* [AUSZUG]:
2) Alter irakischer Widerstand und neuer Volksaufstand

Welche Kräfte sind nun beteiligt? Neben den Jihadis sind da einerseits die Kräfte um die alte irakische Armee und die Baath-Partei. Izzat al Durri, aus der Saddam-Führung, steht dem Naqshbandiya-Orden vor, unter dessen ideologischem Schild bewaffnete Kräfte operieren. Andererseits gibt es die Stammesstrukturen, die in gewissen Bereichen über großen Einfluss verfügen. Diese drei Tendenzen werden hier nur beispielhaft genannt, denn die Grenzen verfließen. Es gibt wohl kaum eine Kraft im sunnitischen Milieu, die nicht auf der Seite des Aufstands steht, der einen stark konfessionellen Charakter trägt. Eine wichtige Figur ist Scheich Harith al Dari, der Vorsitzende der Ulama, der sich von Anfang an radikal gegen das Bagdader Regime gestellt hat.

In einem Telefonat am 15.6.2014 sagte Awni al Kalemji, ein Führer der Irakischen Patriotischen Allianz, die dem irakischen Widerstand eine politische Plattform zu geben versucht hatte, dass es sich um eine „Volksrevolution“ handle. „Natürlich gibt es Islamisten, aber das ist nur eine Kraft von vielen. Teilweise hat die alte irakische Armee die Kontrolle.“

3) Malikis Verantwortung

Maliki bekam die Macht von den USA gegen den irakischen Widerstand ausgehändigt. Und das mit der Unterstützung Teherans. Er bildete ein schiitisch-konfessionelles System. Die von den USA entwickelte Sahwa-Bewegung (Erwachen), die eine Sektion der sunnitischen Gesellschaft einbinden sollte (Stämme, Milizen, soziale Eliten) führte er nicht weiter. Proteste dieses Milieus in Falluja und Ramadi lies er mit militärischer Gewalt niederschlagen, womit die Grundlage des Bündnisses mit den Jihadisten gelegt wurde.

* [GESTELLTE AUFGABE 1]: Nennen Sie alle Personen, die im Auszug namentlich erwähnt werden.
* [GESTELLTE AUFGABE 2]: Schreiben Sie aus dem Auszug den Abschnitt wortgetreu ab, der mit "Maliki bekam die" beginnt und mit "Jihadisten gelegt wurde." endet.

* [ANGEZEIGTE ANGABEN]:

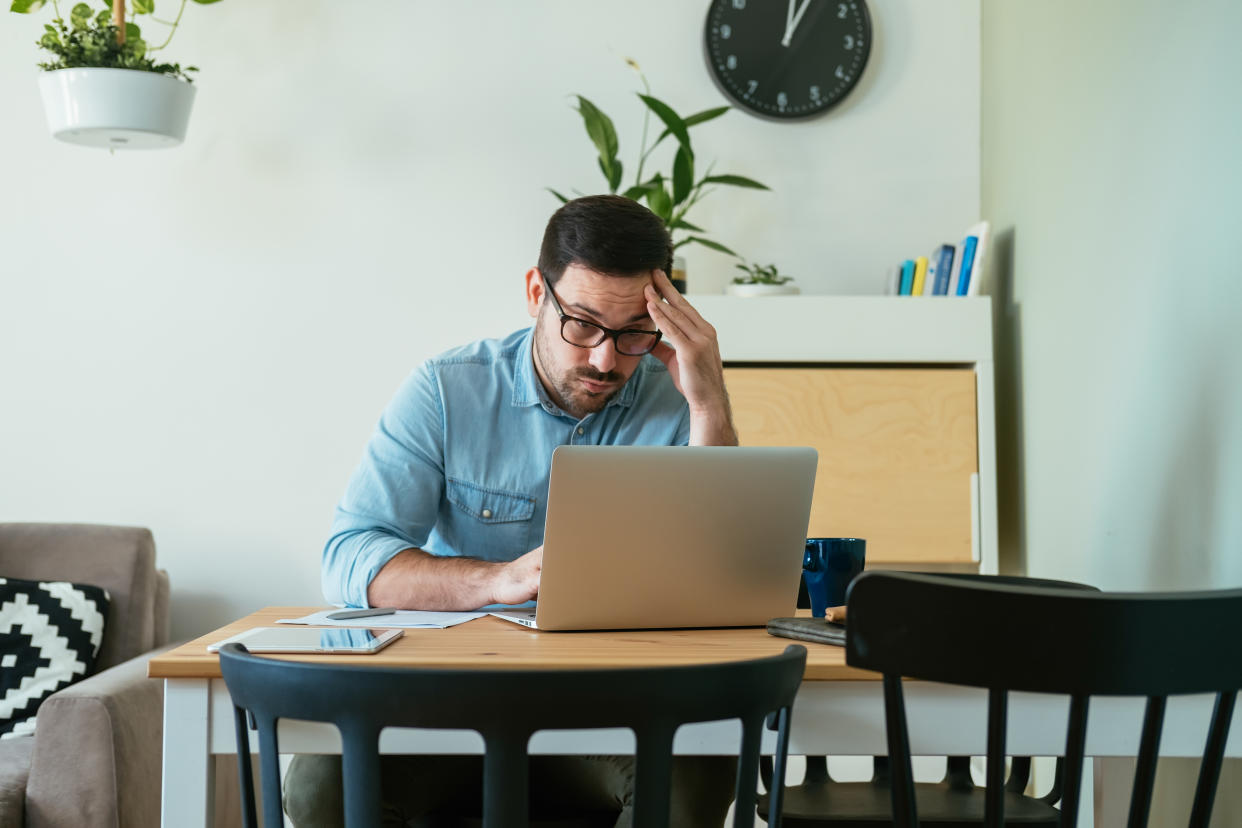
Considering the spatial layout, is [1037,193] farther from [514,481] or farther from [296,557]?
[296,557]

* [VOLLSTÄNDIGE ANTWORT 1]:
- Izzat al Durri
- Saddam
- Scheich Harith al Dari
- Awni al Kalemji
- Maliki

* [VOLLSTÄNDIGE ANTWORT 2]:
Maliki bekam die Macht von den USA gegen den irakischen Widerstand ausgehändigt. Und das mit der Unterstützung Teherans. Er bildete ein schiitisch-konfessionelles System. Die von den USA entwickelte Sahwa-Bewegung (Erwachen), die eine Sektion der sunnitischen Gesellschaft einbinden sollte (Stämme, Milizen, soziale Eliten) führte er nicht weiter. Proteste dieses Milieus in Falluja und Ramadi lies er mit militärischer Gewalt niederschlagen, womit die Grundlage des Bündnisses mit den Jihadisten gelegt wurde.